Sejarah Grafiti, Perkembangan dan Persoalannya
Jargon-jargon tersebut diikuti dengan kartun bergambar cicak, tikus, dan buaya, ramai menghiasi tembok Jakarta ketika kasus kriminalisasi KPK mencuat beberapa waktu lalu. Bahkan, di pilar-pilar proyek monorail dekat gedung DPR pun mudah kita temui aneka gambar insinuasi buat pejabat negara. Tembok nan dipenuhi gambar-gambar "nakal" ini biasa kita kenal dengan nama grafiti.

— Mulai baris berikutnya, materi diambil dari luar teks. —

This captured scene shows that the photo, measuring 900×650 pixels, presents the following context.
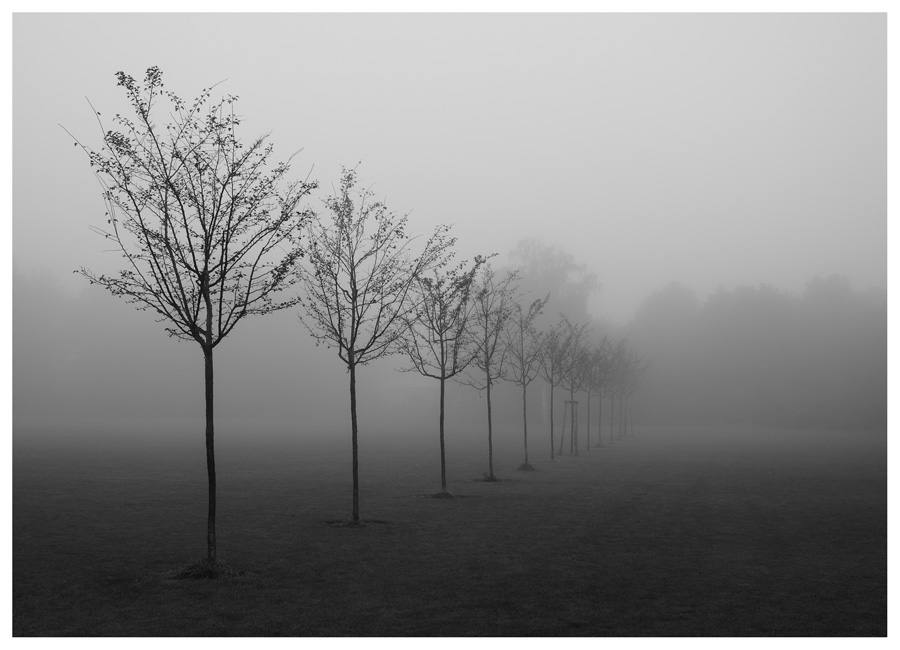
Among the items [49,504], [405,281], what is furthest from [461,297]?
[49,504]

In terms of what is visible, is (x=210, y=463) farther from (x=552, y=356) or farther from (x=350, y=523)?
(x=552, y=356)

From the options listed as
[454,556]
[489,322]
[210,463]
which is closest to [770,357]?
[489,322]

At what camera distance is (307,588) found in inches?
496

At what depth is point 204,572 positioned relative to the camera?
43.9 feet

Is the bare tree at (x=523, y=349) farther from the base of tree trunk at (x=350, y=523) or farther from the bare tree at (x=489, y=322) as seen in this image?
the base of tree trunk at (x=350, y=523)

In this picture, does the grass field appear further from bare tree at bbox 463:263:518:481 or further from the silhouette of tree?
the silhouette of tree

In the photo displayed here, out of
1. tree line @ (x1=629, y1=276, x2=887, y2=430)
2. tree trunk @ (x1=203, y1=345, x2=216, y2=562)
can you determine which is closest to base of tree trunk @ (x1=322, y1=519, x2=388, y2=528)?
tree trunk @ (x1=203, y1=345, x2=216, y2=562)

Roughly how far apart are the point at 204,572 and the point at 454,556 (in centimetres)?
471

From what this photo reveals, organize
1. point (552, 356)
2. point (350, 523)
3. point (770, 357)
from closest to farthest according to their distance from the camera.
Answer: point (350, 523) < point (552, 356) < point (770, 357)

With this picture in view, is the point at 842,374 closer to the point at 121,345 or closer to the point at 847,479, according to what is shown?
the point at 847,479

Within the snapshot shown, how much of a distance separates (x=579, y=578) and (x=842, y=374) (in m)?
104

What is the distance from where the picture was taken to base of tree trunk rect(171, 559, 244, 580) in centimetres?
1332

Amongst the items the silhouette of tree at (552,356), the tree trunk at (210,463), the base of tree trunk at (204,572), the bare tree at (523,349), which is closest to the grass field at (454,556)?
the base of tree trunk at (204,572)

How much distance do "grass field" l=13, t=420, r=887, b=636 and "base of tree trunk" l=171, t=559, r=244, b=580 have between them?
24 cm
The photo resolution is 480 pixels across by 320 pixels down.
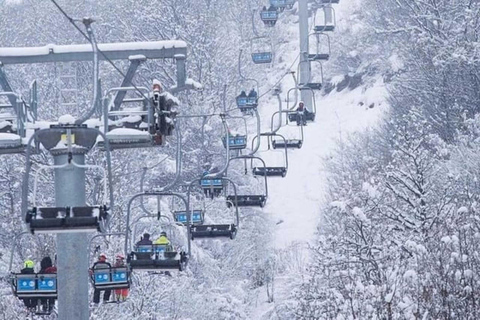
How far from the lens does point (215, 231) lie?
14.7m

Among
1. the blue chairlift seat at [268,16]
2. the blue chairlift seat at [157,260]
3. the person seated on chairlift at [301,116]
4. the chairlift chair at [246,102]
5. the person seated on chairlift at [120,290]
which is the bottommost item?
the person seated on chairlift at [120,290]

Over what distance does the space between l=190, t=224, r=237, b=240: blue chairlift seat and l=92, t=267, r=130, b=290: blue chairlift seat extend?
9.05ft

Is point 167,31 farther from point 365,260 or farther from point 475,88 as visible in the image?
point 365,260

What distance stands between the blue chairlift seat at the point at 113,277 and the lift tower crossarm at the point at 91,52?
2.94 m

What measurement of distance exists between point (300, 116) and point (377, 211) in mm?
2483

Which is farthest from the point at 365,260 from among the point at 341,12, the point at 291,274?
the point at 341,12

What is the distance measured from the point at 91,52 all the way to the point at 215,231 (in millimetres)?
3265

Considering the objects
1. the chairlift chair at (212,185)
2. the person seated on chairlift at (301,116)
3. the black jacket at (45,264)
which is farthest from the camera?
the person seated on chairlift at (301,116)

Sebelum berbicara lebih jauh mengenai grafiti, kita harus mengenal sejarah grafiti. Berdasarkan cerita nan dibawa oleh sejarah grafiti, kata grafiti berasal dari bahasa Italia, graffito , nan berarti 'goresan di tembok'. Istilah ini telah dikenal sejak pertengahan abad ke-19. Grafiti kini dikenal sebagai gambar atau kata-kata nan dilukiskan pada tembok atau permukaan keras apapun di loka umum. Masih ingat film Alexandria?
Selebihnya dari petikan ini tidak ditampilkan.